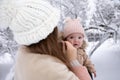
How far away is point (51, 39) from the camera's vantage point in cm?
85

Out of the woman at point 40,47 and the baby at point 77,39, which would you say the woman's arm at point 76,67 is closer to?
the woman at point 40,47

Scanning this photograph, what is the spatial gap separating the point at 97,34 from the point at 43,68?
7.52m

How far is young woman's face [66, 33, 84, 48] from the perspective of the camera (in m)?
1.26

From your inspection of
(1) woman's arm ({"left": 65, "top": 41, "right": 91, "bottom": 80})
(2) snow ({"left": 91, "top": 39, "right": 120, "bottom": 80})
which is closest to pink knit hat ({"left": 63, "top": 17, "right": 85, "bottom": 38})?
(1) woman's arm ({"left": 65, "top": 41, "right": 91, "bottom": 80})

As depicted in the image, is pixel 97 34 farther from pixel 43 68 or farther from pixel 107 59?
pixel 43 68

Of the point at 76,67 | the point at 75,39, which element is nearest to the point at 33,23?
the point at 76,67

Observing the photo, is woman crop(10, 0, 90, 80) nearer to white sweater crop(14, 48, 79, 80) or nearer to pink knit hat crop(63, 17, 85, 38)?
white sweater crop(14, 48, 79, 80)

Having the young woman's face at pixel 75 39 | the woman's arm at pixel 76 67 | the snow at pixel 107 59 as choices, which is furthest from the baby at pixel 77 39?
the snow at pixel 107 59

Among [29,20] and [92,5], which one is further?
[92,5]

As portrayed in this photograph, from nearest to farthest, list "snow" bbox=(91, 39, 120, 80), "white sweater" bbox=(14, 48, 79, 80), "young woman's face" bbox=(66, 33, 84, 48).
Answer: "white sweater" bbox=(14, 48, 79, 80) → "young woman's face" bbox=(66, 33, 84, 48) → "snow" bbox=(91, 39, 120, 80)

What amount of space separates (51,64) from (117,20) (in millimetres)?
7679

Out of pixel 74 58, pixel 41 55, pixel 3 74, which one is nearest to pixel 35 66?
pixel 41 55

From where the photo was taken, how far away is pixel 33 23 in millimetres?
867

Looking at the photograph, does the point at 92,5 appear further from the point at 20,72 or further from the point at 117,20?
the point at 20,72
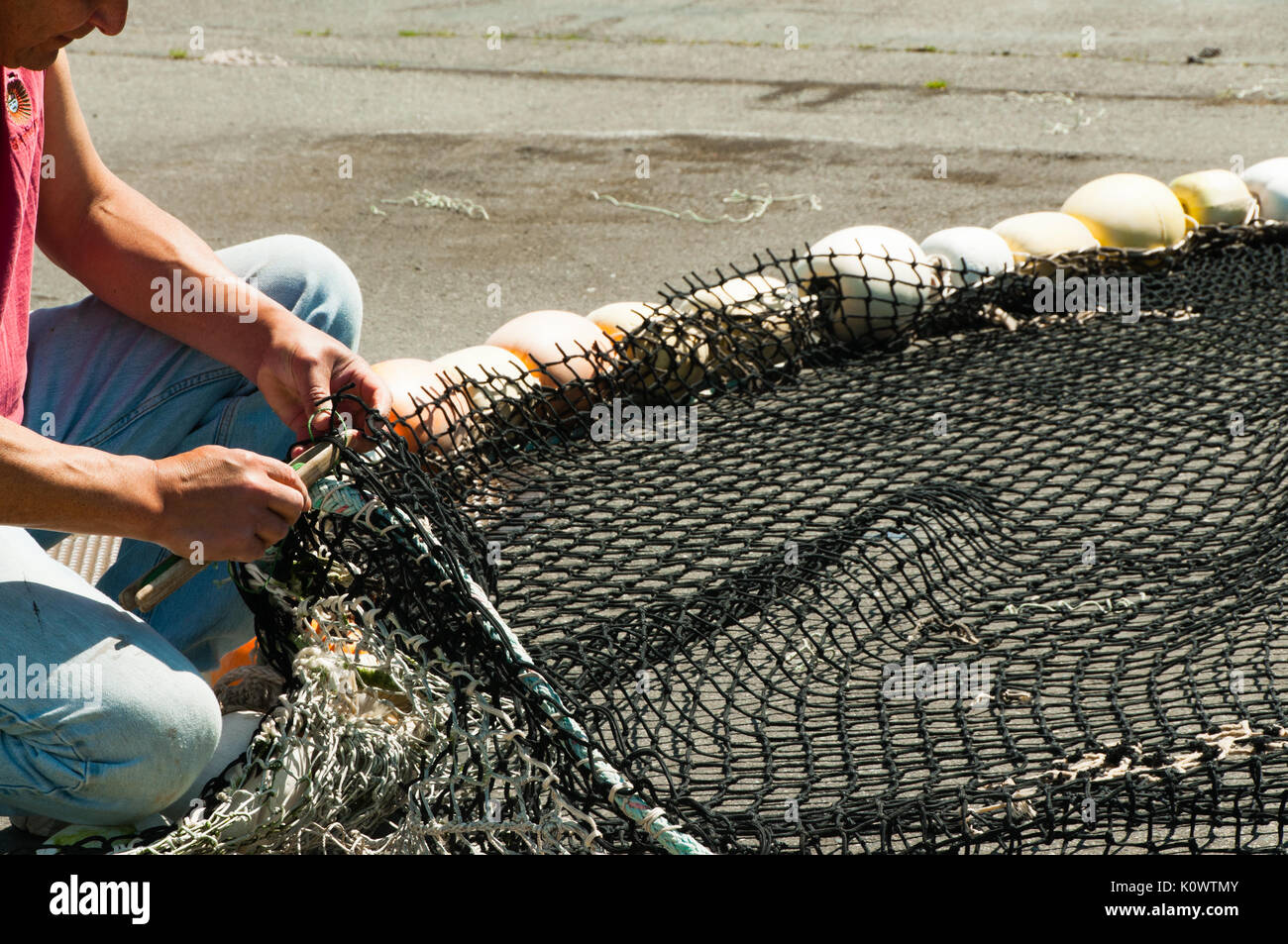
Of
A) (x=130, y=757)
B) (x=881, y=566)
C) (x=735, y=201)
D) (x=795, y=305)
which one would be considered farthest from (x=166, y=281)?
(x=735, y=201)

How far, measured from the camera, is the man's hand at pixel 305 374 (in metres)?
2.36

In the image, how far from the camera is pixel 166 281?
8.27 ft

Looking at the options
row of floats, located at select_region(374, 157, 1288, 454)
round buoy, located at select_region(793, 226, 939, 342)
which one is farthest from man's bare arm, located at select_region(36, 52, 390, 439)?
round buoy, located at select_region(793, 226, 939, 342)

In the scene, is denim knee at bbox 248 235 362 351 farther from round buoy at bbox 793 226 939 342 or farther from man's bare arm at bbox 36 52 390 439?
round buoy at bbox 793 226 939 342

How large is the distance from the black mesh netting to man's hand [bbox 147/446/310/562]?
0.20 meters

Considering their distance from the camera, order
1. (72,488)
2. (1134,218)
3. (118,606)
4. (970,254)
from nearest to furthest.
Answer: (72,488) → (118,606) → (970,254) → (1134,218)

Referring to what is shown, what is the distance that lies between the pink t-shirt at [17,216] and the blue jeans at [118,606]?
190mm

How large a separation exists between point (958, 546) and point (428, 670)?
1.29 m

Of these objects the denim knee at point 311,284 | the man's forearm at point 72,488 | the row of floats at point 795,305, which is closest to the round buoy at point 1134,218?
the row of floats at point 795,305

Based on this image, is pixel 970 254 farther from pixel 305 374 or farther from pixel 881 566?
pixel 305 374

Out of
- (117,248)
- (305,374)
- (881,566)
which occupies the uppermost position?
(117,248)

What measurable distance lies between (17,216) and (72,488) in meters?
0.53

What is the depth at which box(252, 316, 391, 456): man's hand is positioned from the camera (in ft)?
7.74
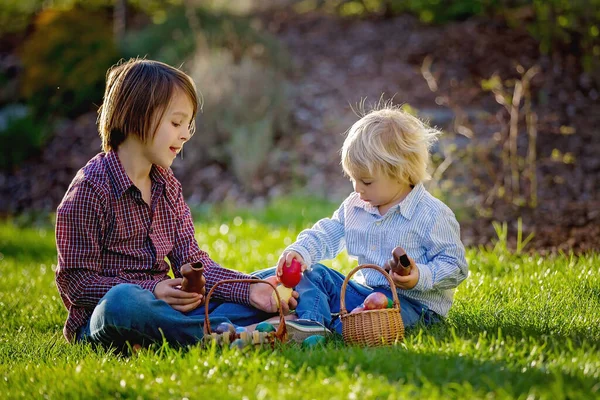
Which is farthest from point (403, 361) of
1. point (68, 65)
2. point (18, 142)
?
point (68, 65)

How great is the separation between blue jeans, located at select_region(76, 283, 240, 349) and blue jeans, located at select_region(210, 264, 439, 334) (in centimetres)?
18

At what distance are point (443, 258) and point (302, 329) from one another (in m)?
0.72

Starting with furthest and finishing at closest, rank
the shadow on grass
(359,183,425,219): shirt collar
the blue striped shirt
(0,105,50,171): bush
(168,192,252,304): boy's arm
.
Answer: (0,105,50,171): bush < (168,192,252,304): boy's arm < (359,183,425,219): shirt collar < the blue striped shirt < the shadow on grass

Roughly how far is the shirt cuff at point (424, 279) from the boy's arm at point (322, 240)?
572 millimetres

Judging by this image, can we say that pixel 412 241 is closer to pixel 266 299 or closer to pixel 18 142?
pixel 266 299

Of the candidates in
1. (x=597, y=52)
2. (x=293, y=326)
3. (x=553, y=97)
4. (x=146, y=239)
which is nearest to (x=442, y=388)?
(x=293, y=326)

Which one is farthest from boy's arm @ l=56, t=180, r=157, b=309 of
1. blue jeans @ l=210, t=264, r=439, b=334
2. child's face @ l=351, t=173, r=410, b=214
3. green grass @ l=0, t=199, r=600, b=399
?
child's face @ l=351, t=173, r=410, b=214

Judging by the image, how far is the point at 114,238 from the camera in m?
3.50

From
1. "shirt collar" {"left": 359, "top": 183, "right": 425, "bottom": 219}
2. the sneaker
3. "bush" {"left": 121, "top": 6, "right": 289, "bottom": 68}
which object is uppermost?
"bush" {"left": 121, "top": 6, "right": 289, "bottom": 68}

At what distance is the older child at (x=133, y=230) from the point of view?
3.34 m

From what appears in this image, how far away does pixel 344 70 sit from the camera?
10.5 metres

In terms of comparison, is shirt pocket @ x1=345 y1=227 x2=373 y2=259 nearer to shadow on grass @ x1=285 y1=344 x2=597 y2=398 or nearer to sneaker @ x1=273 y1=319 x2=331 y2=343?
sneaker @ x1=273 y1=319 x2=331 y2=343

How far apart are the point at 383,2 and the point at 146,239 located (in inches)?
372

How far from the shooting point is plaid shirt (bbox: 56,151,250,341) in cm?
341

* * *

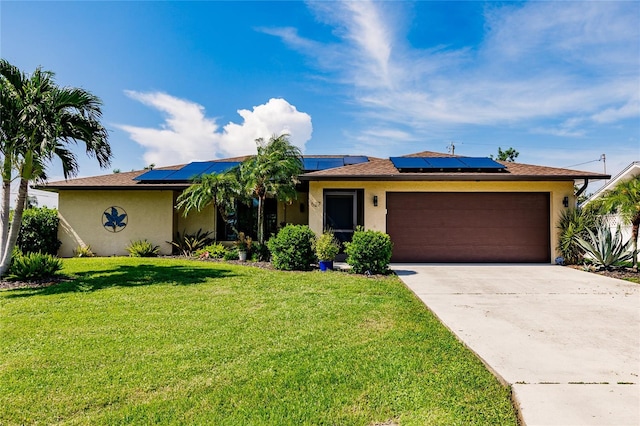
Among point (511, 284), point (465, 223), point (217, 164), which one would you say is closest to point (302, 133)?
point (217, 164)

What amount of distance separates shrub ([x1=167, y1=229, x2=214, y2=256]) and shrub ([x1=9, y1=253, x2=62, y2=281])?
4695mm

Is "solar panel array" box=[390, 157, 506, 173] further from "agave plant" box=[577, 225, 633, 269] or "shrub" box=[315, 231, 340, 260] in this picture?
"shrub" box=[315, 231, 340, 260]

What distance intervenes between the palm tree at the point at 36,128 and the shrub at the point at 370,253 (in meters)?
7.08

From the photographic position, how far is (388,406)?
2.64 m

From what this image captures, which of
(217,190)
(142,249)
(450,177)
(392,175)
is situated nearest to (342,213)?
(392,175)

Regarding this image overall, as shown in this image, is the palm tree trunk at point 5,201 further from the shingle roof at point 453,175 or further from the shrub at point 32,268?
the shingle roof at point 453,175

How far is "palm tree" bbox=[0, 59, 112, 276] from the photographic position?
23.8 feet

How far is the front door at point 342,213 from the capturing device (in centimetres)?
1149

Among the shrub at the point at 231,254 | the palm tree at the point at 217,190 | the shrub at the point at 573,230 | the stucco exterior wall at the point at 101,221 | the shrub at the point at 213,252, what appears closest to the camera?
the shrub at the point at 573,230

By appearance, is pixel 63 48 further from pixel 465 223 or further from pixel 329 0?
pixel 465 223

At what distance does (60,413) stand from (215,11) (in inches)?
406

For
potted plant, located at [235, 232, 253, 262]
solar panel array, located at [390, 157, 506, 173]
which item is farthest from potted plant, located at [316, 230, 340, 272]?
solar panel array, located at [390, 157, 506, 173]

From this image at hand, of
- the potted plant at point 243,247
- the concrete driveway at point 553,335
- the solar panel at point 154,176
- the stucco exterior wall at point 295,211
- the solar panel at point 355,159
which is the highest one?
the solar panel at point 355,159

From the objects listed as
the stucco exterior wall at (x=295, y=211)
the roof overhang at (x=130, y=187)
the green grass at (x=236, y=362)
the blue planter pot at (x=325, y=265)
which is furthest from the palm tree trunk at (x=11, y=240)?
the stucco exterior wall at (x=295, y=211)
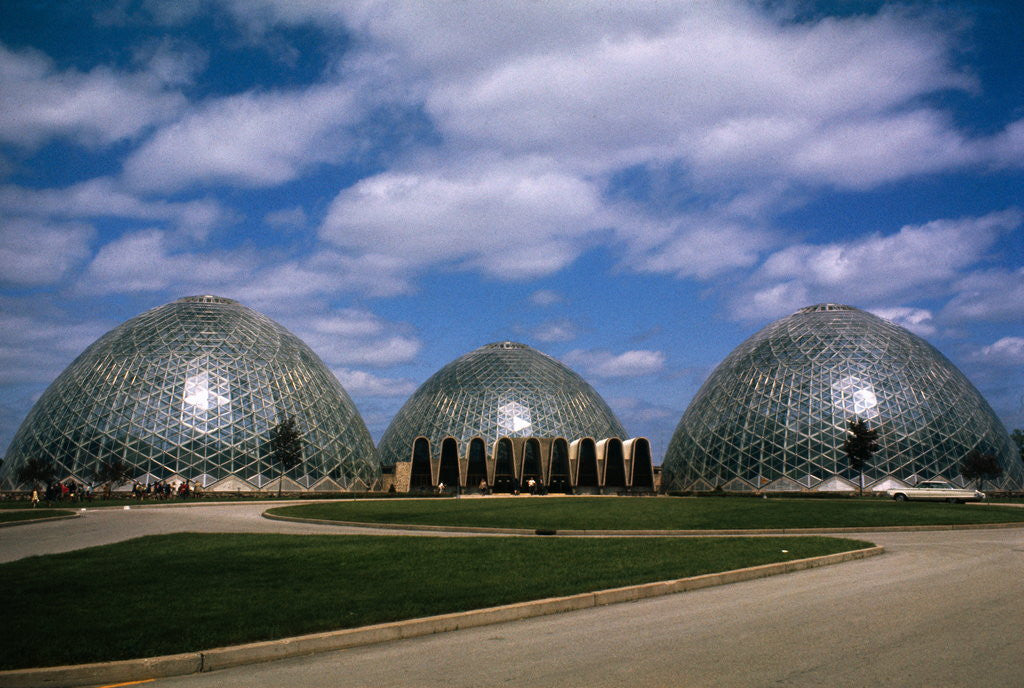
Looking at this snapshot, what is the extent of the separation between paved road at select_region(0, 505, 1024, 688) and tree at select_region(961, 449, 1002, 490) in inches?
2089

* * *

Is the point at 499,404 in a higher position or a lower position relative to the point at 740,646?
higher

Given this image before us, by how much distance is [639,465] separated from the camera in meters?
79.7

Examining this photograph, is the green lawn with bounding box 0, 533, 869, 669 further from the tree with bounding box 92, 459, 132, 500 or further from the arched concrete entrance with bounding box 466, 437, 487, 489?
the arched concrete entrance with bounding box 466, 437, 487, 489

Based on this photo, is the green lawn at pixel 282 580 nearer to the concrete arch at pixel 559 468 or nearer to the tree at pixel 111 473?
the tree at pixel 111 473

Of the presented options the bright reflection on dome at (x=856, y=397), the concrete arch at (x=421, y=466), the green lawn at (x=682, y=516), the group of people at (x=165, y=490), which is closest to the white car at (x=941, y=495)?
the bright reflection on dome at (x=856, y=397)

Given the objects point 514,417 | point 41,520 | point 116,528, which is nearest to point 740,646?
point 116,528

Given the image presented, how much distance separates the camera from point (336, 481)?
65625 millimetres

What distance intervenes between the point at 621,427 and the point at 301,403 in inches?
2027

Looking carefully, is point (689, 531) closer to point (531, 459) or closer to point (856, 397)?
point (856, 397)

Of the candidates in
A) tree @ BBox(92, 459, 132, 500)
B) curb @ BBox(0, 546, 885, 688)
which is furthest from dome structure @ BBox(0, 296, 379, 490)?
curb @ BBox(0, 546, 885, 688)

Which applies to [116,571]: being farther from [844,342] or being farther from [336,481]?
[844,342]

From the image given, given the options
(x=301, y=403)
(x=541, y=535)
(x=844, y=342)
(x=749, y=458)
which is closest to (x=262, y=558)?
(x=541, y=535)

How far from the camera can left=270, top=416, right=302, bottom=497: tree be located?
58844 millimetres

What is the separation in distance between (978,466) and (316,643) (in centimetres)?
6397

[DIRECTIONS] Show each line in the records above that contains the string "child".

[ANSWER BELOW]
2. child's face @ l=351, t=173, r=410, b=214
child's face @ l=351, t=173, r=410, b=214
At what distance is the older child at (x=133, y=230) from the point of view?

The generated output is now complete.